At least 100 people have been killed in the 24 hours following Wednesday’s bombing of al Askari mosque — one of the holiest shrines for the Shia — in Samarra, Iraq.
Iraqi Vice President Adel Abdul Mahdi is sounding alarm with the statement: “This is as 9/11 in the United States.”
Not just any old place of worship, the golden mosque is connected to the 12th and final Shi’ite imam, who Shias believe went into hiding in the 9th century under the Askariya mosque. Believers await a messiah-like return of this hidden imam.

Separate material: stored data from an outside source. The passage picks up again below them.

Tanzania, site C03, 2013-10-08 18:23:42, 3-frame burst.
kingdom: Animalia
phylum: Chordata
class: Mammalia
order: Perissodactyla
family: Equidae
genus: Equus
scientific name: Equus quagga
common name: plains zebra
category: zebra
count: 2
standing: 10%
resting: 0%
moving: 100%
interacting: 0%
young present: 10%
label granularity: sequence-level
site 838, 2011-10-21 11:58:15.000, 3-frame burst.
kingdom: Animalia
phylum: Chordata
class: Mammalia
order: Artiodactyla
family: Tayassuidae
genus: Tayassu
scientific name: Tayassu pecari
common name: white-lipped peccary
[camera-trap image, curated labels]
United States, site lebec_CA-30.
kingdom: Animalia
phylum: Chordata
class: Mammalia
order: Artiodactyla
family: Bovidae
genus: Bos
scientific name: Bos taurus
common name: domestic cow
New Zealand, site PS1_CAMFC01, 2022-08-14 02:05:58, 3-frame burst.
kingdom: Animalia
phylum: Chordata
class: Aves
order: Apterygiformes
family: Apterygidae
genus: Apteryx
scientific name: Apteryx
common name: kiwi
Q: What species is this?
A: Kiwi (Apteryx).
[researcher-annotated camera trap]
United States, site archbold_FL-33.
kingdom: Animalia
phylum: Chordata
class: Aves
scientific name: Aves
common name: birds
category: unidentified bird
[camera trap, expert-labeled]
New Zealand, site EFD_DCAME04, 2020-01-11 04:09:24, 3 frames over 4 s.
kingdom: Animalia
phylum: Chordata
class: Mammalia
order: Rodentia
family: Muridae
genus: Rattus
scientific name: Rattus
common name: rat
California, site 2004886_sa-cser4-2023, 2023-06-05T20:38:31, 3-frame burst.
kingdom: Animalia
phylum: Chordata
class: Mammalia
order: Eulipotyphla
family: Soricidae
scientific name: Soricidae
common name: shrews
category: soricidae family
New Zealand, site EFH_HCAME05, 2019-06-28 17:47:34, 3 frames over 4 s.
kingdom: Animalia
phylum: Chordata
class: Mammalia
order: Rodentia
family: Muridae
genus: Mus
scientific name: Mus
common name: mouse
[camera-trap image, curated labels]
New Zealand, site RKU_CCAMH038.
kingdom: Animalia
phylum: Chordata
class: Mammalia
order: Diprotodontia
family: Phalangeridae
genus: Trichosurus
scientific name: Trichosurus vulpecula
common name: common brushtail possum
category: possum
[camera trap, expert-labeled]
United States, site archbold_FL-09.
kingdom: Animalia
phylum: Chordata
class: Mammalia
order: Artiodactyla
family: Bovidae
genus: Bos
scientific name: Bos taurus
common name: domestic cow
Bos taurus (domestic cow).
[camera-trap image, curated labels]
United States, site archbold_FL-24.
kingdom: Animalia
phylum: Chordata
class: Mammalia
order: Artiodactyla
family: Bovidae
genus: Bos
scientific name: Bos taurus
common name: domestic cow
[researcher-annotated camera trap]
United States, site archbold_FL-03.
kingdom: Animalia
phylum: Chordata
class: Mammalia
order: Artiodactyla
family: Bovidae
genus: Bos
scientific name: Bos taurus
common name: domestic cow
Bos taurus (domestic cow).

Historian Juan Cole, commenting on the CBC’s “As it Happens,” compared the significance of the site to the Sistine Chapel in describing the extent of the terror achieved in such an attack — believed to be the first major bombing of a religious shrine in Iraq since the war began.
At least seven mosques have been bombed throughout Iraq since Wednesday, according to Major General Rick Lynch, spokesman for coalition forces in Iraq.
President Bush has condemned the attack as grotesque, but many hold the United States at least partially accountable for the attack. Despite the apparent lack of security allowing such an attack, it is believed that the bombing came in response to U.S. Ambassador to Iraq Zalmay Khalilzad’s threat this week that the U.S. would pull its support from the country should fail to work together andn remain sharply sectarian.
A journalist with Al-Arabiya Television and two of her crew were killed on their way to reporting from the destroyed shrine.
The ever-prominent Shi’ite leader Moqtada al-Sadr is prepared for all-out civil war in response to the bombing. His Mehdi army is responsible for many of the killings in the aftermath of the bombing. There were no fatalities in the bombing itself, and no group has claimed responsibility.